Almost every fat we put into our mouths today is a vegetable oil manufactured by an industry that didn't exist 100 years ago. We are eating vegetable oil because it is much cheaper for manufacturers to make food with oils chemically extracted from plant seeds than it is to raise and slaughter an animal. We've also been told that the secret to reducing heart disease is to consume these unsaturated vegetable oils rather than saturated animal fats. Now all the fats in our processed foods are labelled vegetable oils, and the labels are rarely more specific than that. Vegetable oil can be found in everything from potato chips to muffins, frozen foods to canned soups, to enhance flavour and texture.

The irony is that there is no such thing as oil from a vegetable. The products being sold as "vegetable" oils are in fact fruit oils (coconut, palm, avocado), nut oils (macadamia, peanut, pecan) or seed oils (canola, sunflower, soybean, cottonseed, grapeseed, rice bran). While the fruit and nut oils are relatively harmless, the seed oils pose a real risk to our health - and unfortunately they make up most of the "vegetable" oil in our food. It is now almost impossible to buy a packaged or takeaway food that is cooked in anything but a seed oil, and while some seed oils are unhealthier than others, they all contain damaging levels of omega-6 fatty acids.

The process that initially permitted the huge expansion in the consumption of seed oil in the 20th century was hydrogenation, a chemical process that introduces hydrogen to liquid oil extracted from plants under extreme heat, making a thin oil thicker or even solid. Unfortunately, hydrogenation produces its magical thickening effects by turning polyunsaturated fats into trans fats.

A trans fat works in the same way as a normal fat in cooking, but during the early 1990s evidence started to emerge that once these fats are inside our bodies, they significantly increase our risk of heart disease. They do this by decreasing HDL cholesterol (high-density lipoprotein, the so-called "good" cholesterol associated with lower rates of atherosclerosis) and raising the "bad" LDL form (low-density lipoprotein, which contributes to blocked arteries). A series of studies in the UK produced consistent evidence that trans fats also significantly increase a person's chances of developing type-2 diabetes.

Even more worrying, studies on breastfeeding mothers who were eating diets high in hydrogenated seed oils showed that up to 17 per cent of the fat in their breast milk was trans fat, whereas it would normally be less than one per cent. When tested, the babies of those women had significantly lower visual-acuity scores than babies whose mothers had eaten less trans fats.

- [Information given]
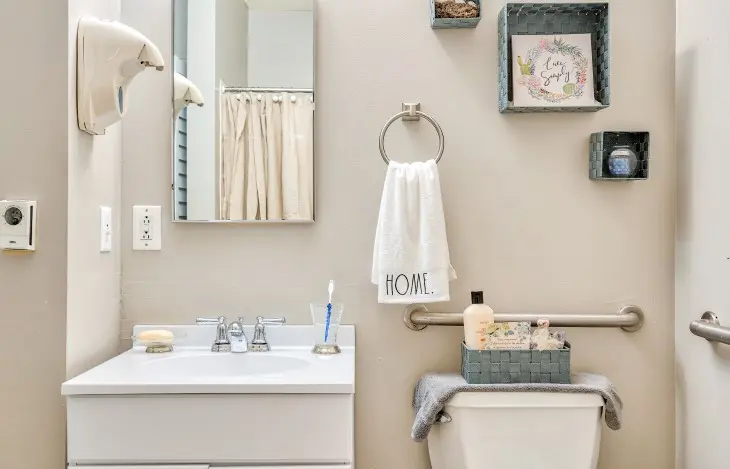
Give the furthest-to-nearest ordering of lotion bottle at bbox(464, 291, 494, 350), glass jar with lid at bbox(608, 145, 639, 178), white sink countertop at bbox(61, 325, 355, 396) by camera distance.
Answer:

* * *

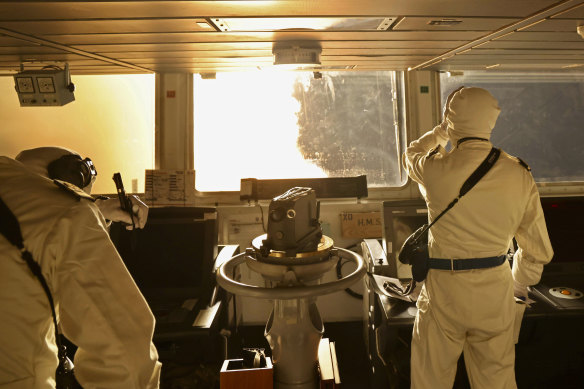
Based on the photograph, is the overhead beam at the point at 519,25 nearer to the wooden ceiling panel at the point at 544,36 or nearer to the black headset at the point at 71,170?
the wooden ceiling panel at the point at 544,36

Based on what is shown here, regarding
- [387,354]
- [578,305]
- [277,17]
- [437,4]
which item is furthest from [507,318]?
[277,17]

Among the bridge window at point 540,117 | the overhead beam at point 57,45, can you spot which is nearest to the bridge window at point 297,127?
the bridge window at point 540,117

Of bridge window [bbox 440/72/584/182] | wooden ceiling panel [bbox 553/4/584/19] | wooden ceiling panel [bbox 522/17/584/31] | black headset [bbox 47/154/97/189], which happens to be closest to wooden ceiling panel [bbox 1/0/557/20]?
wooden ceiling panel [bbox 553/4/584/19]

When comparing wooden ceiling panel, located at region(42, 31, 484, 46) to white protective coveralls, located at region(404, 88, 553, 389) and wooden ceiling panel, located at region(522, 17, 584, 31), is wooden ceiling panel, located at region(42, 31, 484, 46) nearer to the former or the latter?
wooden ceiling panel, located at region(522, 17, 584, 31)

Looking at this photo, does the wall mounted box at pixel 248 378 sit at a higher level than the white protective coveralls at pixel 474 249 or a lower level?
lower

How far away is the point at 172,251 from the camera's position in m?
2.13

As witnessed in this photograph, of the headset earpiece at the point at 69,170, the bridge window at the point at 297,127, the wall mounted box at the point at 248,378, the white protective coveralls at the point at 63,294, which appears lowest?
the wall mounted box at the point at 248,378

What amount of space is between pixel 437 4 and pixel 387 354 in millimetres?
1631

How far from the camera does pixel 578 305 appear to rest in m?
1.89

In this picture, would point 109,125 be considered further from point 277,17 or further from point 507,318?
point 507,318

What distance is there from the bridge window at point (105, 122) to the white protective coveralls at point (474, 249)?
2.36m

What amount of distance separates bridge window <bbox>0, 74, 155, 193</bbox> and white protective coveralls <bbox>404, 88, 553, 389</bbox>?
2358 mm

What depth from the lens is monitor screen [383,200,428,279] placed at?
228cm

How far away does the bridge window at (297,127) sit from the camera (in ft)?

==

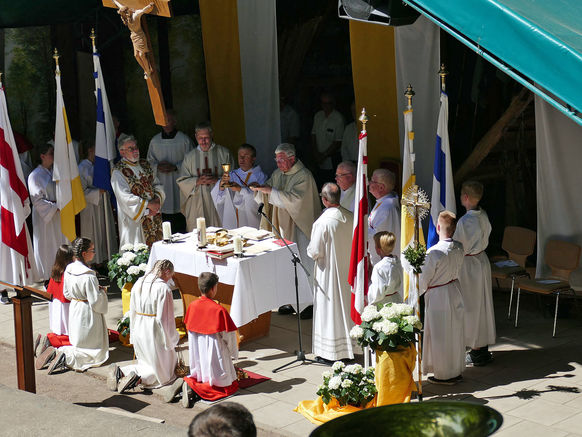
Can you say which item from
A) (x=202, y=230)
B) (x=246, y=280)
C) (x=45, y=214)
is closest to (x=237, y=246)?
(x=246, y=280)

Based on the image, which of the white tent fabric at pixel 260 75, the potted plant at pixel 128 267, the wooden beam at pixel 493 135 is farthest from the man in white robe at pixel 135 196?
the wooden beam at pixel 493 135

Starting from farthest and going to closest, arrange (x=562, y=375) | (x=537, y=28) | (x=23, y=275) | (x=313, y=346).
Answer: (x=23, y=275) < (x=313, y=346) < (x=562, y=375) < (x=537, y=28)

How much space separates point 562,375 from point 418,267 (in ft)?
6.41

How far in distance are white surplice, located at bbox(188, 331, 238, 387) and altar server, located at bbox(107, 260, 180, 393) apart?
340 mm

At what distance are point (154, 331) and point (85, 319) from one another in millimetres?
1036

- [Required tasks]
1. According to the seed oil passage, how much of the fat in the breast milk of mothers eating diets high in hydrogenated seed oils was trans fat?
2. Print everything in the seed oil passage from "Almost every fat" down to "flavour and texture.".
Rely only on the seed oil passage for your answers, not on the entries.

- [Expected results]
1. Up to 17 percent.

2.
Almost every fat we put into our mouths today is a vegetable oil manufactured by an industry that didn't exist 100 years ago. We are eating vegetable oil because it is much cheaper for manufacturers to make food with oils chemically extracted from plant seeds than it is to raise and slaughter an animal. We've also been told that the secret to reducing heart disease is to consume these unsaturated vegetable oils rather than saturated animal fats. Now all the fats in our processed foods are labelled vegetable oils, and the labels are rarely more specific than that. Vegetable oil can be found in everything from potato chips to muffins, frozen foods to canned soups, to enhance flavour and texture.